Portland, Ore. Software that enables semantic metadata and natural language queries has been released by IBM Corp. as an open-source product. The Unstructured Information Management Architecture automatically annotates any type of metadata like text, images, audio and video, and associates semantic information about that data's meaning, allowing hidden relationships to be uncovered among facts. It also enables users to query with natural language rather than with a strict syntax.
"Our open-source initiative enables software development that leverages unstructured information," said Arthur Ciccolo, department group manager for information and knowledge management at IBM Research. "The Unstructured Information Management Architecture provides interoperability among analytic software for searching, knowledge discovery, business intelligence and text."
The UIMA is part of a trend in semantic software research that automatically annotates databases with metainformation about the meaning of the data. While ordinary data searches must specify syntax exactly, such as precisely spelling the text string "George W. Bush," the UIMA allows users to conduct semantic searches such as "current president."
"We saw the potential of UIMA to help bring together and multiply the effects of the work of a large community of researchers, and are excited to see the strong momentum and support," said Ronald Brachman, director of the Defense Advanced Research Projects Agency's Information Processing Technology Office. The UIMA was developed with funding from Darpa. "Having an open-source framework for deploying text analysis components will help us deliver more advanced solutions for the national security community."
After IBM announced UIMA's release as open source, 16 software vendors promised compatibility, including Attensity, ClearForest, Cognos, Endeca, Factiva, Kana, InQuira, iPhrase, Inxight Software, Nstein Technologies, QL2 Software, SAS, SchemaLogic, Semagix, SPSS and Temis.
The UIMA is based on software robots that comb through documents and annotate semantic information about the meaning and relationship among the concepts contained therein. Technically, the UIMA calls these software robots Analysis Engines, which are constructed from building blocks called Annotators. The Annotators contain the analysis logic that infers the meaning of information, which is included in a document's metadata.
IBM also described, as an example, an online automobile diagnostic system that first used the UIMA. Using a tool from ClearForest, a software robot first extracted facts related to automotive problems by scanning warranty claims, maintenance records, repair requests and call center logs. Then a reporting tool from Cognos used the UIMA to access the metadata mined by ClearForest and discovered previously undetected correlations, thereby providing faster, cheaper car repairs than was previously possible.
By providing an open-source environment for annotating, searching and sharing metadata, Darpa and IBM claim that the UIMA enables a new breed of software application that can uncover relevance that would ordinarily be buried within documents.
UIMA is already in pilot use at Carnegie Mellon, Columbia and Stanford universities, the University of Massachusetts, Science Applications International, BBN Technologies, the Mayo Clinic and Mitre.

++++++++++

* _ACTIVITY_: Reproduce, word for word, the stretch of the UIMA article from "By providing an" through "Clinic and Mitre.".

++++++++++

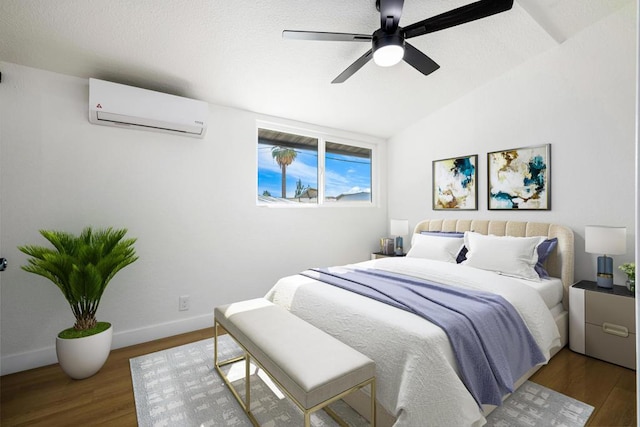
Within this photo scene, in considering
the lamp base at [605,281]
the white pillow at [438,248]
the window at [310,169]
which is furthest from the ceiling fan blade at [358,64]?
the lamp base at [605,281]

++++++++++

* _THE COMPLETED TASK_:
By providing an open-source environment for annotating, searching and sharing metadata, Darpa and IBM claim that the UIMA enables a new breed of software application that can uncover relevance that would ordinarily be buried within documents.
UIMA is already in pilot use at Carnegie Mellon, Columbia and Stanford universities, the University of Massachusetts, Science Applications International, BBN Technologies, the Mayo Clinic and Mitre.